When you install the package, the crate source gets dumped into (rather arbitrary) /usr/share/rustsrc/$crate-$x.$y.$z with a symlink from $crate-$x.$y for Cargo.toml path convenience. I made the guess that x.y would be good enough to at least verify the approach, and so far I’ve hit other problems first. Note that I completely ignore Cargo.lock - I’m sort of unclear on whether that’s a bad thing, or expected.

So! I eventually have an example non-library Rust thing that I’m trying to build in this environment (in my case “cargo” itself). The debian/rules packaging script currently tries to build this with CARGO_HOME set to a temporary (empty) local directory to isolate from the local user’s settings, and I run ./configure --prefix=/usr (works fine), then make (and cargo build --release fails).

Some issues:

  • As far as I can see, cargo insists on updating the crates.io registry, even though there’s no dependency (afaics) which is using crates.io. Should I create a dummy registry checkout in order to prevent this?
  • Cargo goes ahead and ignores all my Cargo.toml path-rewriting work, and downloads all the crates from crates.io again, including things like winapi that shouldn’t even be in the dependency chain after my edits! Any suggestions on where cargo is getting this idea of the dependency graph from?

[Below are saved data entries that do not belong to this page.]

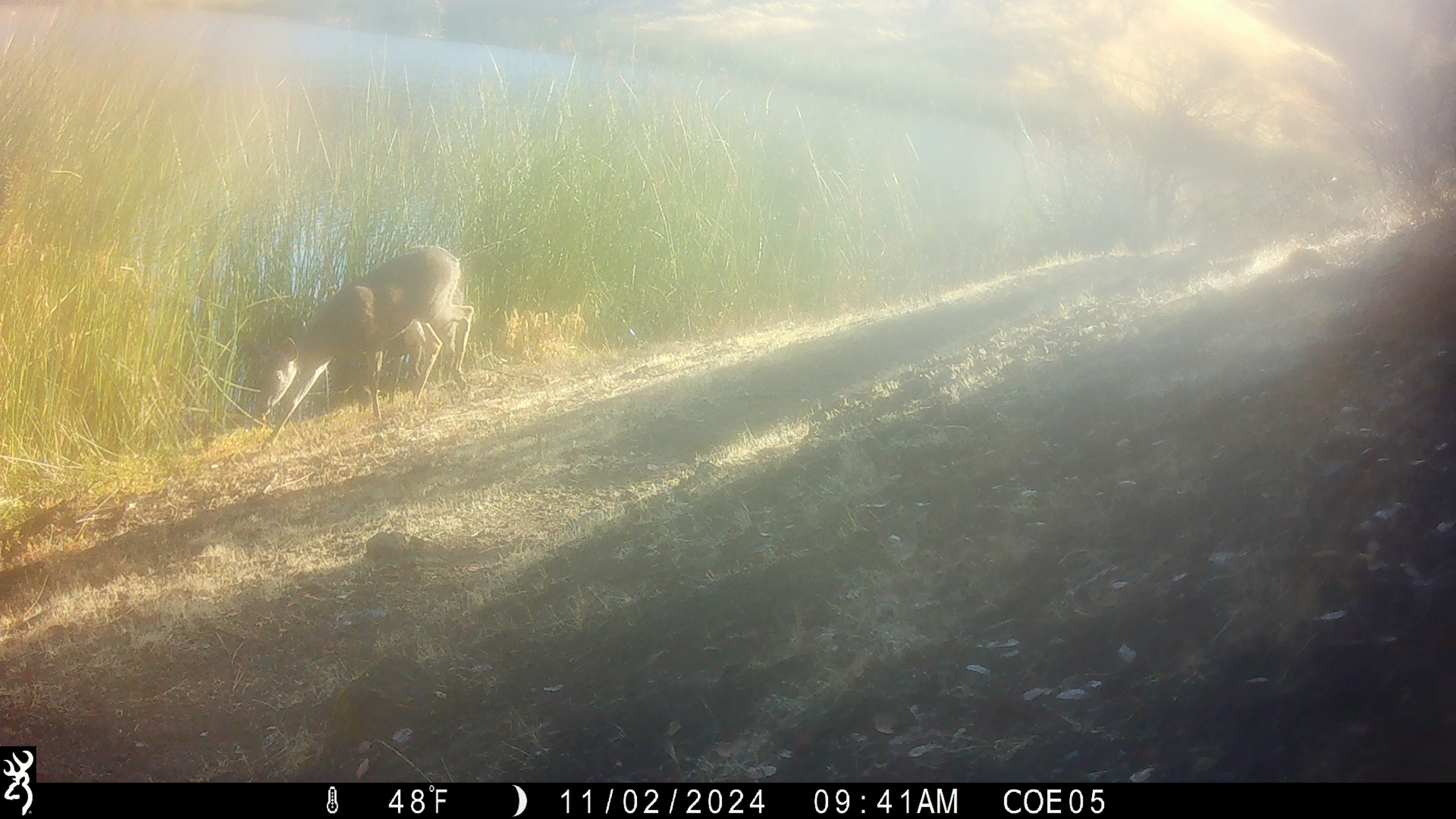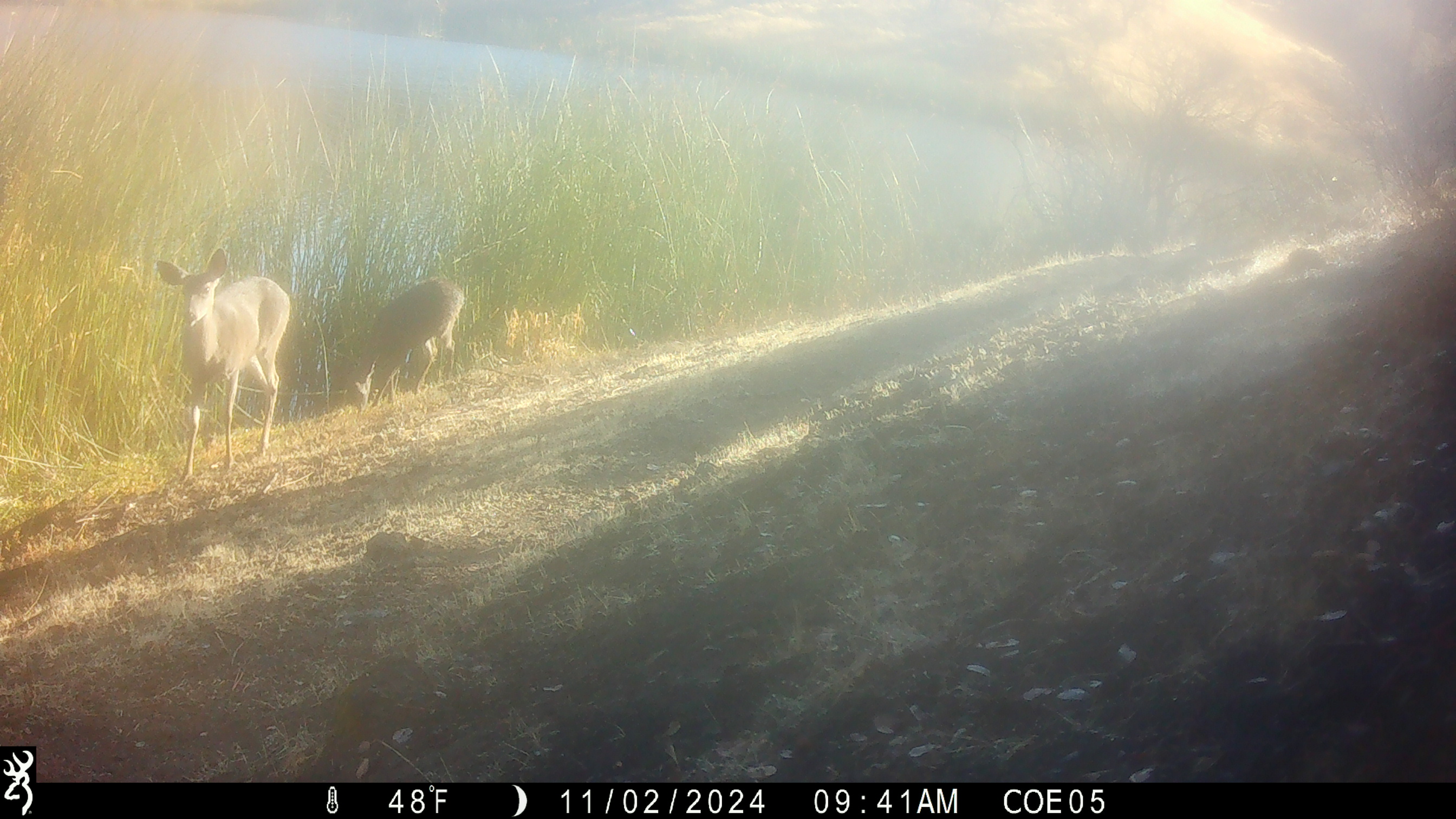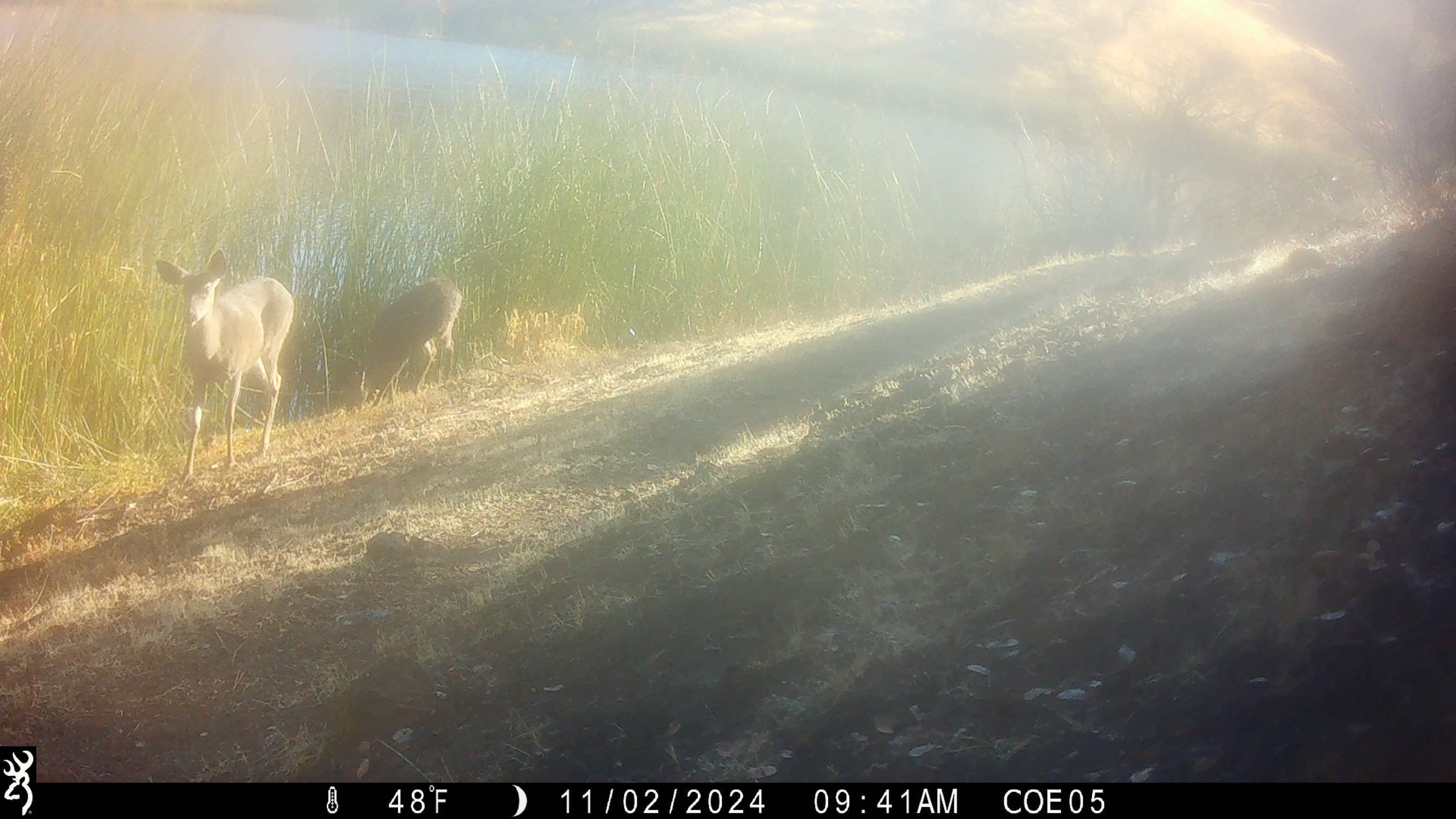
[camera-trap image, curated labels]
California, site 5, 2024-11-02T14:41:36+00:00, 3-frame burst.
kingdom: Animalia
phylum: Chordata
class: Mammalia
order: Artiodactyla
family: Cervidae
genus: Odocoileus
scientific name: Odocoileus hemionus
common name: mule deer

Note all of this is all entirely unrelated to the cargo package recently actually added to Debian unstable. That package uses a simpler (working!) build approach - I’m trying to explore the more general challenge of building cargo-using apps without vendoring all the dependent crates.

3 Likes

I'd be interested in hearing more about this.... if anything, we've had an under specified problem, I'd think.

Just wanted to say thanks for all the work you've put into blazing the trail here!

This is being worked on in Need ability to add dependencies based on `#[cfg()]` · Issue #1007 · rust-lang/cargo · GitHub / https://github.com/rust-lang/rfcs/pull/1361

This was a reason I suggested the possibility of adding a make dist style cargo command, especially if the other option on the table is each distro manipulating the Cargo.toml which I have no interest in managing.

I use -Wl,-z,relro,-z,now in my build of Rust for Yocto. Its a fork from a previous repo and is a bit of a mess but I’m working to clean it up. The repo is called meta-rust.

I’ve actually landed a patch in Rust master to treat i386, i486, i586, and i686 in mk/platforms.mk recently. It had already done i386 and i686. Yocto also targets i586 and the meta-rust I cloned my repo from had been patching that spot for some time.

Sorry for interfering. Any plans for two specific things:

  1. Binding to custom crate repositories?
  2. Allowing to release pre-built artifacts for crates?

Thanks

@gus Thanks for working through all that and giving us the details. Next week the Rust team is meeting in person and we’ll try to regroup to understand the problems you are dealing with, how Cargo can ease them.

@target_san

  1. It is possible to use other repos than crates.io, though not super tested in the wild. See this unit test, which frobs registry.index in .cargo/config. @alexcrichton says you might also want to look at the implementation of cargo-vendor.

  2. I don’t think there are specific plans for releasing binaries, though it’s known to be a desirable feature.